Dr. Efrat Morin, Ph.D., professor, Institute of Earth Sciences, Hebrew University of Jerusalem
Abstract: More than a quarter of the earth's land area is under an arid climate regime, and the population size in such regions is steadily increasing. Rainfall in arid areas is scarce and meager, but rain intensities can be high. Falling on bare soil or exposed rock surfaces, covered by only sparse vegetation, runoff generation is fast and may lead to large flash floods. In this presentation, we discuss flash flood characteristics and hydrometeorological processes in an arid environment, demonstrated in the region of the Eastern Mediterranean. Rainfall, as the major forcing, is first considered. We show that although storm rain depth is much lower in arid areas than in more humid regions, local rain intensities of short durations and long recurrence intervals are typically higher. Rainstorms are often composed of convective rain cells of only a few km radii and a short life span. We present a climatological analysis of space-time properties of convective rain cells in arid areas derived from a long, high-resolution radar rainfall data record. Next, the sensitivity of flash flood magnitude to rainfall properties is considered. In arid regions, this sensitivity is amplified due to the relatively minor role of antecedent conditions and soil moisture content, and the primary role of rain intensities, for flash flood generation. In fact, large flash floods can be produced by a single convective rain cell. We present the dependency of flash flood magnitude on rain cell properties such as intensity, area, location, direction, and speed, both from a statistical point of view and using hydrological models. In the last part, we discuss how the above unique relationships are manifested in flash flood characteristics. Specifically, we consider flood peak discharge and envelop curves, hydrograph shapes, lag times, runoff to rainfall ratios, and more. We also discuss the effect of catchment size on flash flood magnitude, considering rainstorm size and the additional impact of transmission losses that can be dominant in arid catchments.

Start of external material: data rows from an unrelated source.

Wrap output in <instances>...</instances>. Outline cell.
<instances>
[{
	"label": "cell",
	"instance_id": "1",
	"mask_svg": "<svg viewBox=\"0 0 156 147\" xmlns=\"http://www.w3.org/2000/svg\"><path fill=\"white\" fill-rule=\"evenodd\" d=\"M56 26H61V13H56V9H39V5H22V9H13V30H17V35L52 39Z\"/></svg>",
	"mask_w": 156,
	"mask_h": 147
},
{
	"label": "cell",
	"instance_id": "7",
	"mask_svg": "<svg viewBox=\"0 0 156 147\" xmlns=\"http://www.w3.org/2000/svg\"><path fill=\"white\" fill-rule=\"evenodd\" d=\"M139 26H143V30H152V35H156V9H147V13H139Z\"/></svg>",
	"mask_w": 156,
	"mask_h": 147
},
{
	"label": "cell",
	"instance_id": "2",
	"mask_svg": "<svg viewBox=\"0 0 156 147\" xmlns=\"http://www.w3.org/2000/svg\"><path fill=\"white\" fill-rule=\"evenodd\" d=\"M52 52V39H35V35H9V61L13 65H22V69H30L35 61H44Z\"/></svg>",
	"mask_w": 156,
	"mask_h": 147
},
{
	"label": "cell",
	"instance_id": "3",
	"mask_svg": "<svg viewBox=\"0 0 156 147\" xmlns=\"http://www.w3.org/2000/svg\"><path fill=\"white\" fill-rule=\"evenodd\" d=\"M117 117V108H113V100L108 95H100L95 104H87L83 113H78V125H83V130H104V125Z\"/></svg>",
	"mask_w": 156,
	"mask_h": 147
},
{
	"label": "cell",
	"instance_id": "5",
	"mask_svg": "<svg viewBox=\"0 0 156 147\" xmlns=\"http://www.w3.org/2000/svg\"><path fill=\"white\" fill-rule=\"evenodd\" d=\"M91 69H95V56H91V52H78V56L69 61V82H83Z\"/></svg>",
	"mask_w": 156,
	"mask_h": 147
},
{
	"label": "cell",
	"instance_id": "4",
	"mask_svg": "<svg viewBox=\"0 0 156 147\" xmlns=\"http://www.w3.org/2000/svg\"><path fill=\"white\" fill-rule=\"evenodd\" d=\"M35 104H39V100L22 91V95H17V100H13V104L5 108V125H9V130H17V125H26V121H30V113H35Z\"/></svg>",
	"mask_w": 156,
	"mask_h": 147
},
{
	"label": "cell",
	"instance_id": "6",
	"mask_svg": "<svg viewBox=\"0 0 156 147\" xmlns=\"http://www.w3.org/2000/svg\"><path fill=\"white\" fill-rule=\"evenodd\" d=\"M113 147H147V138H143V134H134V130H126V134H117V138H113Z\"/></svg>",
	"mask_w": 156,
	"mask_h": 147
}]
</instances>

Biography: Dr. Efrat Morin is a professor at the Institute of Earth Sciences of the Hebrew University of Jerusalem, Israel. She has all her degrees from the Hebrew University, and her post-doc was at the Department of Hydrology and Water Resources at the University of Arizona. Her research focuses on understanding, modeling, and predicting dominant processes and interactions of hydrological and meteorological systems at different space-time scales. In particular, she is interested in space-time patterns of precipitation fields and how these are related to meteorological controls on the one hand and hydrological impacts on the other.